**DIRECTIVE:** Count the lines in the items below that contain the word "Output", and give only that number.

□ □ □ □

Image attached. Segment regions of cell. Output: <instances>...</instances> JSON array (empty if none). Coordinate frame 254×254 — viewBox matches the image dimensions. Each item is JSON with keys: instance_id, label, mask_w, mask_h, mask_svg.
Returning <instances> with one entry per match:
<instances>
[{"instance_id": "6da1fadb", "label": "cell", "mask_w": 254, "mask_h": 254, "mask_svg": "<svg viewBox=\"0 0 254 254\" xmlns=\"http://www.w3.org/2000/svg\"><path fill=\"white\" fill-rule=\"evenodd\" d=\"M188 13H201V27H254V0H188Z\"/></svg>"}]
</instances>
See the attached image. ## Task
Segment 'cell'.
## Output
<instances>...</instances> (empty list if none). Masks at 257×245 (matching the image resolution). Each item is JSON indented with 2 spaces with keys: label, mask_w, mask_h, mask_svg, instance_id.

□ □ □ □

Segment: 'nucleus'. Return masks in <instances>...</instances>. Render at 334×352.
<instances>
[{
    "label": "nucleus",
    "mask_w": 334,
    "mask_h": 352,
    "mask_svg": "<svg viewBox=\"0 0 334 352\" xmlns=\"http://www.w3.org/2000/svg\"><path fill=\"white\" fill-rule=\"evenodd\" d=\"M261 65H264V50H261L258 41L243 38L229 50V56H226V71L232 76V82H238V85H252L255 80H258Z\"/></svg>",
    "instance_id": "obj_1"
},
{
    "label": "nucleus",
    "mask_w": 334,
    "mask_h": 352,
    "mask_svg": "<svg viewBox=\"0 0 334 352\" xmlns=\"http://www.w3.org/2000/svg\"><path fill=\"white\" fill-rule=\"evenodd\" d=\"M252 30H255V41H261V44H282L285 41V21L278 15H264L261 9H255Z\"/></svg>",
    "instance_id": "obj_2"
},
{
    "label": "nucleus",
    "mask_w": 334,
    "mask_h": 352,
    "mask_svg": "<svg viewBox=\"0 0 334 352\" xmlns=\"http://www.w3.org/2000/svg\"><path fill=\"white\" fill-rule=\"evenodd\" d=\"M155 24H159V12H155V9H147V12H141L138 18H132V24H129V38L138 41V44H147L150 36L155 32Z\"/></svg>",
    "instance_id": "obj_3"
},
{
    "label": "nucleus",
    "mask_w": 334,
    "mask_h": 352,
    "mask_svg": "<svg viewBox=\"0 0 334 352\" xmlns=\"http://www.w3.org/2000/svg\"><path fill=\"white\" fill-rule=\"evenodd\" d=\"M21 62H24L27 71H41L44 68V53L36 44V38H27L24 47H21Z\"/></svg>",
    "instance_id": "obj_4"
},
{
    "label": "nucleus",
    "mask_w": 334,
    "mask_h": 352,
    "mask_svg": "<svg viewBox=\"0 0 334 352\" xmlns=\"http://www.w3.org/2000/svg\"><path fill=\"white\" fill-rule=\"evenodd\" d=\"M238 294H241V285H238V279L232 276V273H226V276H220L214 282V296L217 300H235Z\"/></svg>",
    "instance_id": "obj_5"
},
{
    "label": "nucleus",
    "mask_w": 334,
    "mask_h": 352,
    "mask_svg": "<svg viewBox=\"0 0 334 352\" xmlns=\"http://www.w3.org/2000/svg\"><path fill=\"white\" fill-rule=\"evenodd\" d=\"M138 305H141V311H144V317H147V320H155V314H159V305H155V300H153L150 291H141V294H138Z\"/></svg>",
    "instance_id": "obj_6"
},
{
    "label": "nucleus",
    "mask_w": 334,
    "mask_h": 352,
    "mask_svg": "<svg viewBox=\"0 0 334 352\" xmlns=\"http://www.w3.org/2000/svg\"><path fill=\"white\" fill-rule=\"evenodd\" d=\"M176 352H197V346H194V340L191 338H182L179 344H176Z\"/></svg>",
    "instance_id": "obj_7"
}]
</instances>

□ □ □ □

**REPLY:** 2